Sudah lama aku tak menyaksikan pertunjukan lumba-lumba. Jadi selang dua hari sejak aku resmi kabur dari rumah, kuhampiri loket penjualan karcis dan membeli selembar tiket pertunjukan sesi kedua. Roni, penjaga loket yang kukenal sekilas, menjentikkan ujung topinya ketika aku mendekat.
“Wah, wah, wah. Lihat siapa ini,” sambutnya.
“Sehat, Ron?” sapaku basa-basi. Kukeluarkan selembar uang dua puluh ribu, lantas menyorongkannya melewati bukaan kecil pada panel kaca.
“Gimana?
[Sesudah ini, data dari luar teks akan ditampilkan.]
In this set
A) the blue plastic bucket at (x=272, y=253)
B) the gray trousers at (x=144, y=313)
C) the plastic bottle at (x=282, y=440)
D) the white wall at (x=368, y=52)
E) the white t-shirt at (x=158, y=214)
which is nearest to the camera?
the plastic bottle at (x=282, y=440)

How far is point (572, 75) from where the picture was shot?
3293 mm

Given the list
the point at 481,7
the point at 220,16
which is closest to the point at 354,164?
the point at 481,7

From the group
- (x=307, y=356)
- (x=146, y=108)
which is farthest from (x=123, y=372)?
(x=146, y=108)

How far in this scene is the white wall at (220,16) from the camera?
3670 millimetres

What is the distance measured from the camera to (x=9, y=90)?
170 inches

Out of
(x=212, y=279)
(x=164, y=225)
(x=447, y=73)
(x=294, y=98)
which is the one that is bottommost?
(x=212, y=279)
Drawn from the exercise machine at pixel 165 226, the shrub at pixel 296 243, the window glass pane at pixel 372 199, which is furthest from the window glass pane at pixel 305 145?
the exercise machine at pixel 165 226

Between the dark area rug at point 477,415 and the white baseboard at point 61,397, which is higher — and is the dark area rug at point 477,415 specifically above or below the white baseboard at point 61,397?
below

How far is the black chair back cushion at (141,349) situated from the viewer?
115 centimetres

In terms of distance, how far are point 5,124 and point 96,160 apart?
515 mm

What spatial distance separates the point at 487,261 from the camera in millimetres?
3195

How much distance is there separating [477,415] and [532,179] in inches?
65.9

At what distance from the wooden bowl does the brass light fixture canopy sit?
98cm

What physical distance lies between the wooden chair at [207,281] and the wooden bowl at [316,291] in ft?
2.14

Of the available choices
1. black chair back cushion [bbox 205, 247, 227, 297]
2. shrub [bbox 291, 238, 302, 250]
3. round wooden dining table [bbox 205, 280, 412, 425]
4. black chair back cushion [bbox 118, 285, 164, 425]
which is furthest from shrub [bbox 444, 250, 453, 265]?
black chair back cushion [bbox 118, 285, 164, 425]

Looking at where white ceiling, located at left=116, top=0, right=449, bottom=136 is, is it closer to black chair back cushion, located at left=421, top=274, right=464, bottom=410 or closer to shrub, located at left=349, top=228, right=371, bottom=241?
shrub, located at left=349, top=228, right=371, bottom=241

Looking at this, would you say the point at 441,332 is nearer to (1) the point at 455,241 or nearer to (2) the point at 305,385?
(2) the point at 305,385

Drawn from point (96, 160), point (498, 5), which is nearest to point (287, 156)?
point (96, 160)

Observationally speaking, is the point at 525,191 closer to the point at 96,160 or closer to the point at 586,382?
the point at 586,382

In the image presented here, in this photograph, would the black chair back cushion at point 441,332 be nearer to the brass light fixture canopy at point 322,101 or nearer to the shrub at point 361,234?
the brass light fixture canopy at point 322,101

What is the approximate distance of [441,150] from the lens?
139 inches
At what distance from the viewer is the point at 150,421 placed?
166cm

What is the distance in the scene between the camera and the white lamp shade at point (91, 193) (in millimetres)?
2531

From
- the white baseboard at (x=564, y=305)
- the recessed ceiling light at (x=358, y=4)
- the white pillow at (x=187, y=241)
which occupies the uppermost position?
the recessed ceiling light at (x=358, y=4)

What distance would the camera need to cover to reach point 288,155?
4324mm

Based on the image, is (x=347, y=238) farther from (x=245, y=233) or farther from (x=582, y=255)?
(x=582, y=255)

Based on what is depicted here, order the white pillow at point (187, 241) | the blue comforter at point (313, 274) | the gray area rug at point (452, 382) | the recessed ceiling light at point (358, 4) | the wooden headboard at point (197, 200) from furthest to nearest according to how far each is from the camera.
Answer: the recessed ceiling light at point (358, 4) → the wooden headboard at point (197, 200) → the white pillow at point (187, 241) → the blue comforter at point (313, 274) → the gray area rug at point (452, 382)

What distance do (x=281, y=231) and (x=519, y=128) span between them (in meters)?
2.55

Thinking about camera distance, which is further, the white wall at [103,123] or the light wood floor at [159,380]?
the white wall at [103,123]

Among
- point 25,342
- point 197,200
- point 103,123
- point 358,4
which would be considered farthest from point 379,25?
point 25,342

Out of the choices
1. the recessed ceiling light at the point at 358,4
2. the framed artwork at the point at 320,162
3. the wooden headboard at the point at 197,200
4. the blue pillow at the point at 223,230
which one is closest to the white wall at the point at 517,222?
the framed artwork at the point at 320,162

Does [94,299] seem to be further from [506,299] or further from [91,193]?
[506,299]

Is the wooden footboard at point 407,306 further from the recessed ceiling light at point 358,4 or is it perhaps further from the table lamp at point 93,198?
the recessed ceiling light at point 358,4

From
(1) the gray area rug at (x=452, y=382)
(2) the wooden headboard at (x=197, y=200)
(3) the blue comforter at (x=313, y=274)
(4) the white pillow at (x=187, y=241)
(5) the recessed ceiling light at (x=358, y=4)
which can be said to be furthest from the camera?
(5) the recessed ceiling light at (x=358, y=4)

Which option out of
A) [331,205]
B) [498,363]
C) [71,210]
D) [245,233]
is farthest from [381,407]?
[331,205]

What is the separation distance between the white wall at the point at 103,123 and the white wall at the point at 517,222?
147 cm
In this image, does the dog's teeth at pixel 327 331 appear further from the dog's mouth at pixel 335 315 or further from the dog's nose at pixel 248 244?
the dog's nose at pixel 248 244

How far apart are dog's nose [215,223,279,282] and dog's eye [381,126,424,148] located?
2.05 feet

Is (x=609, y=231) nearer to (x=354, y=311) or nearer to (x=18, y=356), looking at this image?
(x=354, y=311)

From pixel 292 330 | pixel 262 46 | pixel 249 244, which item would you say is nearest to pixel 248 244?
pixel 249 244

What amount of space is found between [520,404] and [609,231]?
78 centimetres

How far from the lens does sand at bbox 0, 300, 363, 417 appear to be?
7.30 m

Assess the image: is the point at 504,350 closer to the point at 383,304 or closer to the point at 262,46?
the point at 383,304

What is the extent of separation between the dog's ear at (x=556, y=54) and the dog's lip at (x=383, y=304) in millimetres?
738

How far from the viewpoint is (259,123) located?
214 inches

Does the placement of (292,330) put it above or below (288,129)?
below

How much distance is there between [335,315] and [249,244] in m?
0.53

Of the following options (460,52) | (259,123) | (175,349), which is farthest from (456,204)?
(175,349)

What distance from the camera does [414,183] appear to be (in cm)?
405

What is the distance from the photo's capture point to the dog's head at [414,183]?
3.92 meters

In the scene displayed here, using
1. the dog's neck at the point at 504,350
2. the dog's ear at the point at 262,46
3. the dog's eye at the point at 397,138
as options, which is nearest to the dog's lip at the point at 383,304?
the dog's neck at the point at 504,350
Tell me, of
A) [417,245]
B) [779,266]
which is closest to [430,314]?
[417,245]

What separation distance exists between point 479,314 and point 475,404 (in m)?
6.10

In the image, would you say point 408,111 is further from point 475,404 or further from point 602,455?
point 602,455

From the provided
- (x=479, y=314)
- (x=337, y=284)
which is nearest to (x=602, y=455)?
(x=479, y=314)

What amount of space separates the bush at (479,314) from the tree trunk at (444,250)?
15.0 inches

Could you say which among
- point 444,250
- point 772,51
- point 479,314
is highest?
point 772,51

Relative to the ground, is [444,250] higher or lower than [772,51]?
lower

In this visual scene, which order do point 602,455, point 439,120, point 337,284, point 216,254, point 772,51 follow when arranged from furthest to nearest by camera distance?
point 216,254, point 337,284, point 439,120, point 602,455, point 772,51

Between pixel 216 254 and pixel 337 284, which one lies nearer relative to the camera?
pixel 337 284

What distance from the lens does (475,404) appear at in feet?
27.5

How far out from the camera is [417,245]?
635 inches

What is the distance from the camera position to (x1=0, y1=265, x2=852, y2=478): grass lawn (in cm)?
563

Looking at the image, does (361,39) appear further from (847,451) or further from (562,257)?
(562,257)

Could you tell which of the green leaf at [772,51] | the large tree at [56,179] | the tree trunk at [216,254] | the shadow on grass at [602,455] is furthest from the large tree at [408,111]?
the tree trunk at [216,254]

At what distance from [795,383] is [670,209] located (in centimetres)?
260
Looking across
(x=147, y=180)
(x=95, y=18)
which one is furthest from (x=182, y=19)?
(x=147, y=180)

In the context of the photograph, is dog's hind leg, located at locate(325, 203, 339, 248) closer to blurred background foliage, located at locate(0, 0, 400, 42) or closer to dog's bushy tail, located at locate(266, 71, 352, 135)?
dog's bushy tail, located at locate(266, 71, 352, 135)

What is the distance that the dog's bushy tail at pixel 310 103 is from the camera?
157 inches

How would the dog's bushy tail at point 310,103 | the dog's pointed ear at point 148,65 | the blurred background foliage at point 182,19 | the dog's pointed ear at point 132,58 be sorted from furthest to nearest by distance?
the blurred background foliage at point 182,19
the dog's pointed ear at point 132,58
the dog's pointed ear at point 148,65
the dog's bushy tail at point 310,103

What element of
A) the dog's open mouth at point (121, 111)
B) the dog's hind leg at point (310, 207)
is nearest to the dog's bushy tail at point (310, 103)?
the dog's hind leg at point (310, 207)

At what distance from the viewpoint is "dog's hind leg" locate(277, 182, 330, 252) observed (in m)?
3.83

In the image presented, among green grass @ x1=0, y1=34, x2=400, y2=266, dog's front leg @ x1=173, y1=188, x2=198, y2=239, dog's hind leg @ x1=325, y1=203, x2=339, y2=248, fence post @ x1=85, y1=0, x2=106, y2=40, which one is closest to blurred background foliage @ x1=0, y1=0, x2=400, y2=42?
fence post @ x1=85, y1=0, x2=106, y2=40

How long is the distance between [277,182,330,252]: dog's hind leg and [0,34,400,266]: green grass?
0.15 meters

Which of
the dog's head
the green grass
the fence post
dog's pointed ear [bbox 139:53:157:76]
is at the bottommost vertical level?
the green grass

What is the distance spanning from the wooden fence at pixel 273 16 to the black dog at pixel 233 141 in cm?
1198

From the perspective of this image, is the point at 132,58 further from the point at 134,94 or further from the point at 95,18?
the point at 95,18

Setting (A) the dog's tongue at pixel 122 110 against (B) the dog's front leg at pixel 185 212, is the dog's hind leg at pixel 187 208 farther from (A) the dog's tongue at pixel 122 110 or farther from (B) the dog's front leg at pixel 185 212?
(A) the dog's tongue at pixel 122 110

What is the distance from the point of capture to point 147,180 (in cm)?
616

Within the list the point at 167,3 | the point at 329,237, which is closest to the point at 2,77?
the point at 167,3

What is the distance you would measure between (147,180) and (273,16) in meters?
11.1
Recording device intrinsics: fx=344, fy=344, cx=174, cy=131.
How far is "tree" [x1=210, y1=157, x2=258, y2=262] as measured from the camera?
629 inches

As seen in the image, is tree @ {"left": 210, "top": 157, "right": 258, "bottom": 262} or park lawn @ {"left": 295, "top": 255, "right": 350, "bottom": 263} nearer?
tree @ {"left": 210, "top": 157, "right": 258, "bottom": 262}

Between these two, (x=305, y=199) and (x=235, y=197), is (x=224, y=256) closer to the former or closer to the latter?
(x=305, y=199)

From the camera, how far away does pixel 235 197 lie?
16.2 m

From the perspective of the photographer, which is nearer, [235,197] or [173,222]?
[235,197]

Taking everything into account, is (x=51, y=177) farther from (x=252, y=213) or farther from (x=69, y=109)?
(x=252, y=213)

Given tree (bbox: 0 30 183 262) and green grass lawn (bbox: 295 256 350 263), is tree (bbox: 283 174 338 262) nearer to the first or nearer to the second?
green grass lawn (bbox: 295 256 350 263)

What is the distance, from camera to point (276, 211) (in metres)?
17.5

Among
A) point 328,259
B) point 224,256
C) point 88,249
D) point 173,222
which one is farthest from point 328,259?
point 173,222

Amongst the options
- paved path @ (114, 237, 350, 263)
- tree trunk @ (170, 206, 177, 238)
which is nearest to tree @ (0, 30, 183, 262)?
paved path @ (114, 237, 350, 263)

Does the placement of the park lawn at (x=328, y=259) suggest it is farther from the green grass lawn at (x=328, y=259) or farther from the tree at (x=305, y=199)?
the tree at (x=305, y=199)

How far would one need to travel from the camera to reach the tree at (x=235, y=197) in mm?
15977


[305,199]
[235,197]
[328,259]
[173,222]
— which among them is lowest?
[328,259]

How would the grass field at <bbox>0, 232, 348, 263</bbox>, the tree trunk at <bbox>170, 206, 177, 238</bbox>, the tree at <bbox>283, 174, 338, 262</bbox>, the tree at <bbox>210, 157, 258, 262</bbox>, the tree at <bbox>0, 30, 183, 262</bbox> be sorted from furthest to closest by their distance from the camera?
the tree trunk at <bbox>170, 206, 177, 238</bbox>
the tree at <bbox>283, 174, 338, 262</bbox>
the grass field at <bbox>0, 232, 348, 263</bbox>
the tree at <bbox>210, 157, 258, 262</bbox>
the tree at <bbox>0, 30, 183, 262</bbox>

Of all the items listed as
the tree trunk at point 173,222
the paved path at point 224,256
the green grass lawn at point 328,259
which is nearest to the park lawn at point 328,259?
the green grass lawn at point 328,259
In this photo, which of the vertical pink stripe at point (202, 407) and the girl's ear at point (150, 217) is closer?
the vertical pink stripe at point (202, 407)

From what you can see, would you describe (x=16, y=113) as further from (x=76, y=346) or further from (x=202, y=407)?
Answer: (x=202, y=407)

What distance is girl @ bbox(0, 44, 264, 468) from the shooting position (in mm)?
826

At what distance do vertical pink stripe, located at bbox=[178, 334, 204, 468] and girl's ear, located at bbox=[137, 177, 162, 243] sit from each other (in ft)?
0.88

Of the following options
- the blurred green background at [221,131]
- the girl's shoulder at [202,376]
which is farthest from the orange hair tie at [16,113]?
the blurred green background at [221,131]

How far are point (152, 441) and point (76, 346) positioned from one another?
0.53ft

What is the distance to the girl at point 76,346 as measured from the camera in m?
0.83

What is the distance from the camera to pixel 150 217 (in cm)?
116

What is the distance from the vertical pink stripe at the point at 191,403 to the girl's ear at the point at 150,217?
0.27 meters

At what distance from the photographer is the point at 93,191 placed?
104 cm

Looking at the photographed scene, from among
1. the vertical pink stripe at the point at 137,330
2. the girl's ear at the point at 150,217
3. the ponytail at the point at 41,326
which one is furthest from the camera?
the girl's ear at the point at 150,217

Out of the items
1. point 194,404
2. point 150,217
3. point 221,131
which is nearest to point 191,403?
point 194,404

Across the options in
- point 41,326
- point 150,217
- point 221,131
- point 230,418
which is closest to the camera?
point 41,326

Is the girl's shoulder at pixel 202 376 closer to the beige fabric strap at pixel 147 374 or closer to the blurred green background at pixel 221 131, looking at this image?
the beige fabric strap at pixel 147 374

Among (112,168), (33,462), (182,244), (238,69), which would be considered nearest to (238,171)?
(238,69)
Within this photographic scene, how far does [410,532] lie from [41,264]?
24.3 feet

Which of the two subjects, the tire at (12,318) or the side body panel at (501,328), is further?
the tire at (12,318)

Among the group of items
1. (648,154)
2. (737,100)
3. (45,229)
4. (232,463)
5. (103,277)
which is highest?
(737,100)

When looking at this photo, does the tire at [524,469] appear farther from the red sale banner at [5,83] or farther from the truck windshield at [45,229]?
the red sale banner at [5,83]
Masih sukses rencana kaburnya?” Roni malah balik bertanya sembari menyodorkan secarik karcis lewat bukaan yang sama.
Aku mengerutkan kening, heran dengan begitu cepatnya kabar itu menyebar. “Sarah yang cerita?”
“Nggak perlu diceritakan siapa-siapa,” jawab Roni. “Satu gelanggang juga sudah tahu kalau situ kabur dari rumah.”
Keherananku kian menjadi-jadi. Karcis yang sedari tadi sudah Roni sodorkan, masih belum kupungut dari meja loket. “Kok bisa?”
Ekspresi wajah Roni yang sekarang kulihat jauh dari raut muka orang bercanda. Perpaduan antara kesal dan mengejek tersirat kentara di sana. “Tempo hari bapak situ datang ke sini, marah-marah. Sarah jadi korbannya.”
Saat itu juga aku bisa merasakan bagaimana rasanya menjadi sebongkah patung. Kedua kakiku seperti tersokong kuat jalinan rangka baja yang sengaja ditanam di titik aku berdiri. “Maksudnya bagaimana, Ron? Aku nggak ngerti.”
“Sana, tanya saja sama yang bersangkutan.” Roni mengedikkan kepalanya ke arah pintu masuk. Namun kakiku masih belum mau diajak beranjak dari sana. “Gas, jangan menghambat antrean!”
Aku menoleh, mendapati empat orang sudah berbaris di belakang punggungku. Setengah memaksakan diri, kuraih karcis itu dan bergegas menyingkir dari sana.
Pertunjukan yang tersaji tak benar-benar bisa kunikmati. Selebihnya, aku hanya duduk di tengah kerumunan penonton. Riuh sorak dan tepuk tangan tak serta-merta menyudahi gemingku.
Dalam kepala, aku memutar kembali adegan sore mendung di gang kontrakan Sarah. Raut wajahnya yang lebih mirip terluka ketimbang marah, air mata yang melelehi pipi, ucapannya yang getir padaku, semua itu adalah keping-keping puzzle yang perlahan tersusun pada tempatnya masing-masing. Saat itu bukan aku yang berlagak sehat, tapi Sarah.
Jeda antar pertunjukan kumanfaatkan untuk menemui Sarah. Perempuan itu tengah berdiri di tepian kolam, menenteng seember cumi benyai untuk makanan Vega dan Billy. Sebelum aku sempat menyapa, ia sudah menoleh. Raut itu kembali tersaji di sana.
“Cuma kru yang boleh di sini,” Sarah berkata datar.
“Aku juga kru,” sahutku.
Sarah tak mengindahkan jawabanku. Menoleh lagi pun tidak.
“Aku sudah dengar semuanya dari Roni,” kataku. Langkahku berhenti setengah meter darinya. “Ayahku bilang apa sama kamu?”